Goal of the exercise:
Set down exactly the lines from the one containing "Pictured here, is" through the end of the records below, both included, and nothing else.

━━ Supplied records ━━

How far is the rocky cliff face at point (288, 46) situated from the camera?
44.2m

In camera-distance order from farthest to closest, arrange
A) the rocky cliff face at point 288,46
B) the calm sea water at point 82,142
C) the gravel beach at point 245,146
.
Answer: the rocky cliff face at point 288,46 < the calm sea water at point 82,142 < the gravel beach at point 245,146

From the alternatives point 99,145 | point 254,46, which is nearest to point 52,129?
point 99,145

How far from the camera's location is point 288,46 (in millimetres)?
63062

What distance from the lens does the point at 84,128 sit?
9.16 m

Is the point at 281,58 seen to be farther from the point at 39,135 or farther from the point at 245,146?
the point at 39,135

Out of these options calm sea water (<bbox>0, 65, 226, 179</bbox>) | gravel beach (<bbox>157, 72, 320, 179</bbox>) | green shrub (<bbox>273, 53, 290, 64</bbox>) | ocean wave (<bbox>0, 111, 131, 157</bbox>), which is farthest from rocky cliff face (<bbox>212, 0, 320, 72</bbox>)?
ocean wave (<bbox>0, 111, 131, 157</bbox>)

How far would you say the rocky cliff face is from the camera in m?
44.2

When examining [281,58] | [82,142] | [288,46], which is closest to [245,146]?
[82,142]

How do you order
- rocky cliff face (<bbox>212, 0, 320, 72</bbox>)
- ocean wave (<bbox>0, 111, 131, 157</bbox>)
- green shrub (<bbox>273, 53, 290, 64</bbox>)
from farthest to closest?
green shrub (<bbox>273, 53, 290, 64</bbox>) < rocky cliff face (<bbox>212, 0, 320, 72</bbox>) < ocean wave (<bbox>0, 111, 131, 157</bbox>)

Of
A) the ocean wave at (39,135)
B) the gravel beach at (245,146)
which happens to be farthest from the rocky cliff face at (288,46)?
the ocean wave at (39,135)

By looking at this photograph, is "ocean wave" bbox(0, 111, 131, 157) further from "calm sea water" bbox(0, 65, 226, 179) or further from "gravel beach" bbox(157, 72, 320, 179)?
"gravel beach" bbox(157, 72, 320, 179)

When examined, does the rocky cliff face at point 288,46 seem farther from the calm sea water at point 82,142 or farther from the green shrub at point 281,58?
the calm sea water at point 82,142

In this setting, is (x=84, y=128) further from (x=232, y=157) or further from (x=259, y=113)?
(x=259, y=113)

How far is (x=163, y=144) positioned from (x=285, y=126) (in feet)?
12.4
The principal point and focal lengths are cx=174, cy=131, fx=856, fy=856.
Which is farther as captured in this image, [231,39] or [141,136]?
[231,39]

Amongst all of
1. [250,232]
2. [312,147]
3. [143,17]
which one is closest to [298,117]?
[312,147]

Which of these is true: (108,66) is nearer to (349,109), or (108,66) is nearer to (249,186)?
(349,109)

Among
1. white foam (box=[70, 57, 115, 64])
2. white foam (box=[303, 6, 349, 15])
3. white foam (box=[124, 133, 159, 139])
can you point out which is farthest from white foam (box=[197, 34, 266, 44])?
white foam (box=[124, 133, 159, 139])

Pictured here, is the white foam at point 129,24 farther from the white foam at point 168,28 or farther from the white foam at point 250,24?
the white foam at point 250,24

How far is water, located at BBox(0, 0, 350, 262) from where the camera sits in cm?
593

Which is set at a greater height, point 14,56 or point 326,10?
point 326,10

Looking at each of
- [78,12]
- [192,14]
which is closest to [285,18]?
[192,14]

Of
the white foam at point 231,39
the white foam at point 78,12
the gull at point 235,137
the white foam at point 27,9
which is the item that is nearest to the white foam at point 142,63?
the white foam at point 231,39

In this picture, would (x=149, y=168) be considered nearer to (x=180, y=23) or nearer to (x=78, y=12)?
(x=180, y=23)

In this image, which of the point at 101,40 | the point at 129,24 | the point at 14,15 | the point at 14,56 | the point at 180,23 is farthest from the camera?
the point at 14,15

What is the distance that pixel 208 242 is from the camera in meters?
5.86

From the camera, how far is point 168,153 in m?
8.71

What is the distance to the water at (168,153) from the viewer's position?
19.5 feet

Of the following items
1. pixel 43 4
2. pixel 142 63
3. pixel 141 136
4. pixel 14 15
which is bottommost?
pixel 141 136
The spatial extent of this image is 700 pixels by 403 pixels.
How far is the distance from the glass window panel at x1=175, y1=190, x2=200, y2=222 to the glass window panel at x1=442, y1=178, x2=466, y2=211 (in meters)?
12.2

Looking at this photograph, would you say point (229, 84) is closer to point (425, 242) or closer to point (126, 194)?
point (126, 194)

━━━

Exercise response:
Pictured here, is the white foam at point 129,24 farther from the white foam at point 168,28 or farther from the white foam at point 250,24?
the white foam at point 250,24

How far is water, located at BBox(0, 0, 350, 262) from where the camera sits in cm?
593

Which is set at a greater height, point 14,56 or point 326,10?
point 326,10

Looking at each of
- [78,12]
- [192,14]
which is closest to [285,18]?
[192,14]

Of
the white foam at point 231,39
the white foam at point 78,12
the gull at point 235,137
the white foam at point 27,9
which is the item that is nearest to the white foam at point 142,63?
the white foam at point 231,39

In this picture, would (x=149, y=168) be considered nearer to (x=180, y=23) or nearer to (x=78, y=12)?
(x=180, y=23)

In this image, which of the point at 101,40 | the point at 129,24 | the point at 14,15 | the point at 14,56 | the point at 180,23 is farthest from the camera?
the point at 14,15

What is the distance that pixel 208 242 is from the camera in meters?
5.86

From the camera, how far is point 168,153 in m?
8.71

What is the distance to the water at (168,153) from the viewer's position?
19.5 feet

Of the following items
1. pixel 43 4
2. pixel 142 63
3. pixel 141 136
4. pixel 14 15
which is bottommost?
pixel 141 136
The spatial extent of this image is 700 pixels by 403 pixels.
How far is the distance from the glass window panel at x1=175, y1=190, x2=200, y2=222 to the glass window panel at x1=442, y1=178, x2=466, y2=211 (in meters)?
12.2

Looking at this photograph, would you say point (229, 84) is closer to point (425, 242) or closer to point (126, 194)?
point (126, 194)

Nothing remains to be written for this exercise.